Alıntı metin:
########

Ali Yalçın: Yarım puana ikna olmadık, yarım puan daha kazandık
Eğitim-Bir-Sen 9. Üniversite Teşkilatları Türkiye Buluşması’nın açılışında konuşan Ali Yalçın, başta toplu sözleşme olmak üzere, gündeme ilişkin değerlendirmelerde bulundu.
Akademik ve idari kadrolar el ele vererek üniversitelerde örgütlülüğümüzü artırmalıyız
Eğitim-Bir-Sen ve Memur-Sen Genel Başkanı Ali Yalçın, toplu sözleşme hakkının mimarı olan konfederasyon ve sendika olarak 4. Dönem Toplu Sözleşme’yle kazanım sayısı anlamında yeni bir rekora, maaş ve ücretlerdeki artış yönüyle de bütçe gerçeklerinin, orta vadeye ilişkin öngörülerin üstünde rakam ve oranlara imza attıklarını ifade ederek, “Başarı skalası başarısızlık olanlardan, sendikal sözlüklerinde kazanım kavramı yer almayanlardan 258 kazanımı anlamalarını beklemiyoruz. Kazandıklarımızı, ürettiklerimizi, terimizi, emeğimizi değersizleştirip kirletmelerine, zihinleri bulandırmalarına izin vermeyiz” dedi.
Eğitim-Bir-Sen 9. Üniversite Teşkilatları Türkiye Buluşması’nın açılışında konuşan Ali Yalçın, başta toplu sözleşme olmak üzere, gündeme ilişkin değerlendirmelerde bulundu.
Kamu görevlerinin sorunlarını çözmenin, çalışanları haklarına kavuşturmanın yolunun örgütlenmekten ve örgütlenmeyi büyütmekten geçtiğini vurgulayan Yalçın, “Eğer bugün katsayı adaletsizliğinden bahsedilmiyorsa, başörtüsü yasağı kötü bir anıdan ibaret kaldıysa, cuma namazına gitmek bir sıkıntı olmaktan çıktıysa, seçimle işbaşına gelen rektörlerin sultası sona erdiyse, üniversitelerde çalışma barışı belli bir oranda sağlandıysa, toplumun ve bütün bir üniversite camiasının bu salona, bu teşkilata bir teşekkür borcu vardır. Bunlar kendiliğinden, sloganlarla, laflarla olmadı. Her birinin arkasında alın teri ve bir direnç öyküsü var. Bugün yetkili sendikayız. 500 binin bir iki adım ötede olduğunu görüyoruz. KYK’da, üniversitelerde yetkiliyiz. Bunun bizim için, ülke için, insanlık için önemli olduğunu bilerek ama asla yeterli olmadığının da idrakinde olarak bu yerlere geldik. Türkiye’de 81 ilde 119 devlet üniversitesi var. Bizim sendika olarak, üniversitelerde 37 şubemiz, 9 bağımsız temsilciliğimiz var. Bağımsız ve millî eğitim şubelerine bağlı temsilcilikler dâhil halen üniversite şubesi kuramadığımız 47 il var. Bunlardan 23 il/üniversitede 200 üzerinde üye sayısına ulaşarak şube kurma aşamasına geldik. Üniversitelerde 167 bin 977 kamu görevlisi görev yapıyor. Bunların 66 bin 953’ü sendikalara üye. Bunlardan 32 bin 45’i Eğitim-Bir-Sen üyesidir. Millî eğitimde üyelerimizin çalışanlara oranı yüzde 39,282 iken, yükseköğretimde yüzde 19,077, KYK’da ise yüzde 49,77’dir. Kat ettiğimiz mesafeyi, geldiğimiz noktayı alkışlıyoruz fakat kapasitemizin çok daha iyisini gerektirdiğini de biliyor, bunun için ‘zirveden yeni ufuklara’ demeyi sürdürüyoruz” şeklinde konuştu.

########

Görev: Ali Yalçın'ın konuşmasını aktaran metne göre üniversitelerde kaç kamu görevlisi görev yapıyor?

Kaynak malzeme:
########

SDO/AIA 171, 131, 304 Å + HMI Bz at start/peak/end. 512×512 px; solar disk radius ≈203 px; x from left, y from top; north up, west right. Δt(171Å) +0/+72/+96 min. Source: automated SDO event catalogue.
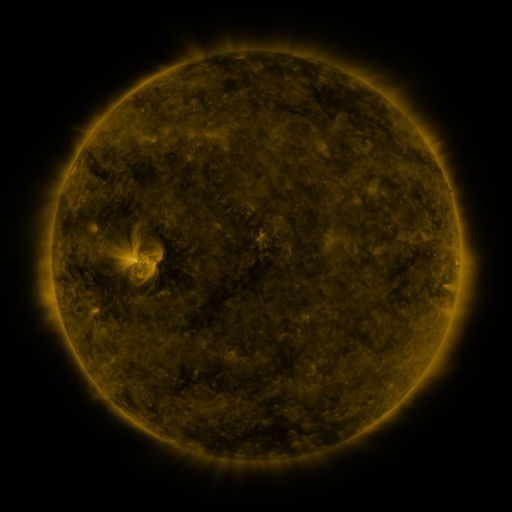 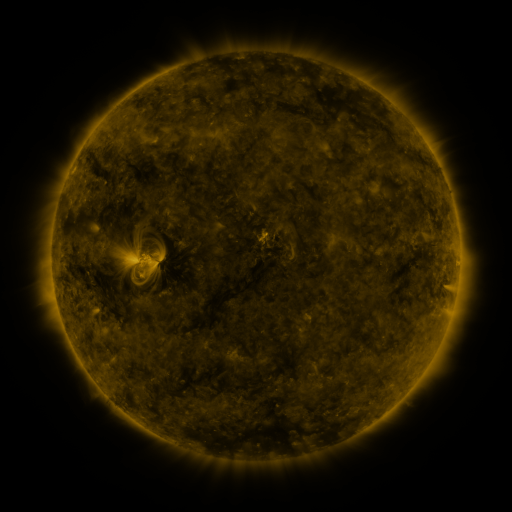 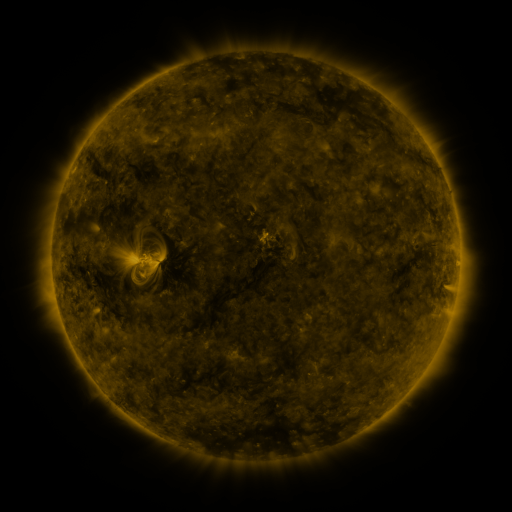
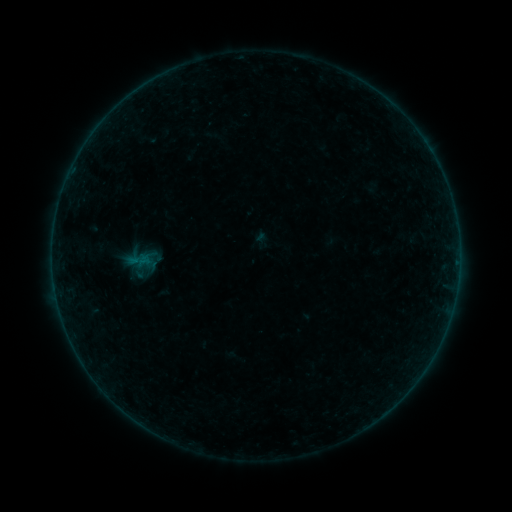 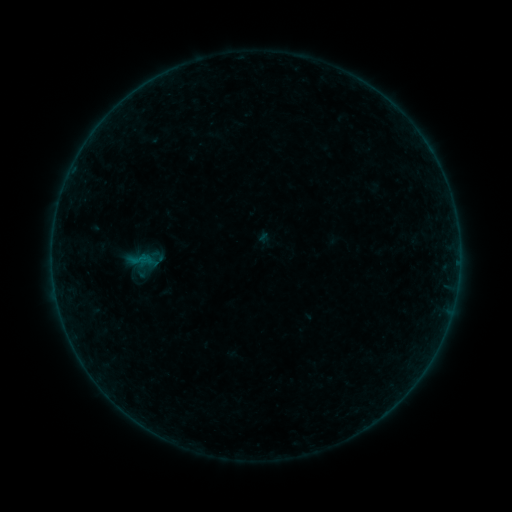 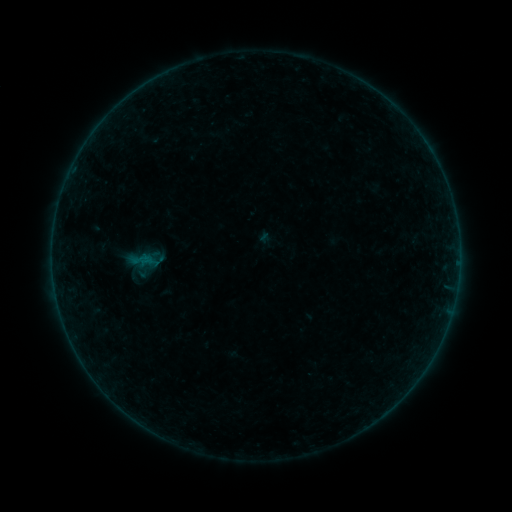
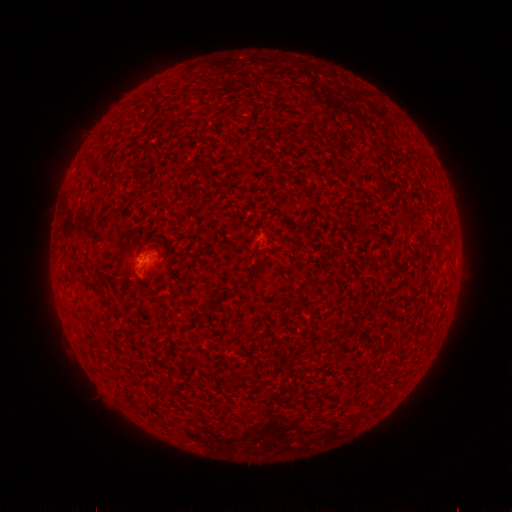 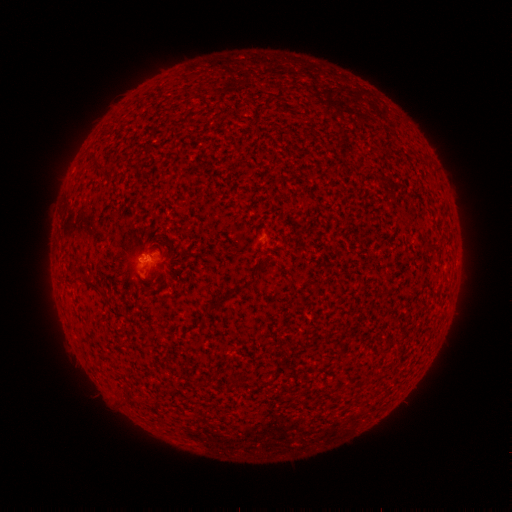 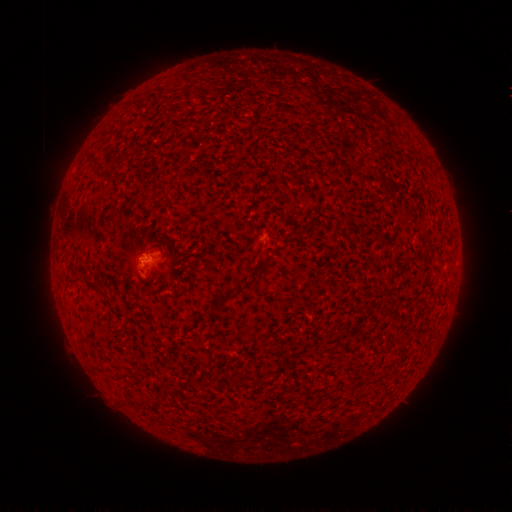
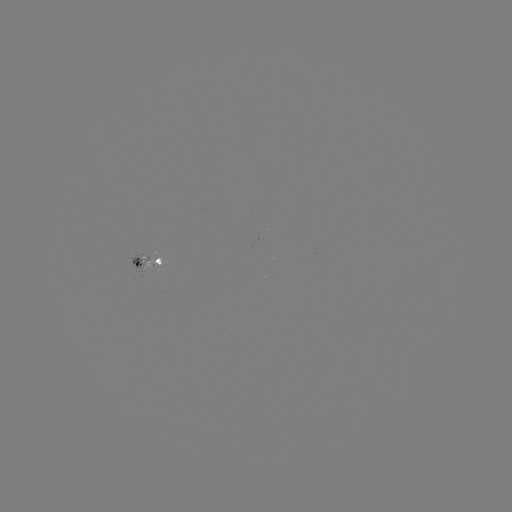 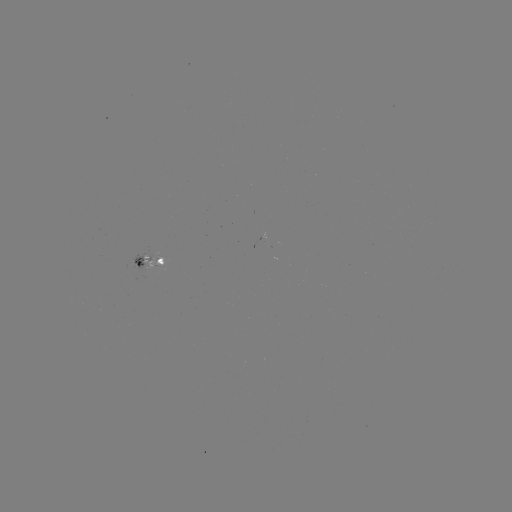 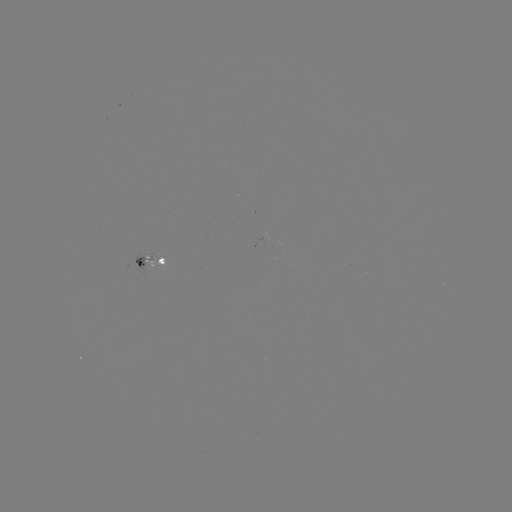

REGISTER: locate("emerging-flux region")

########

Görevin sonucu: Üniversitelerde 167 bin 977 kamu görevlisi görev yapıyor.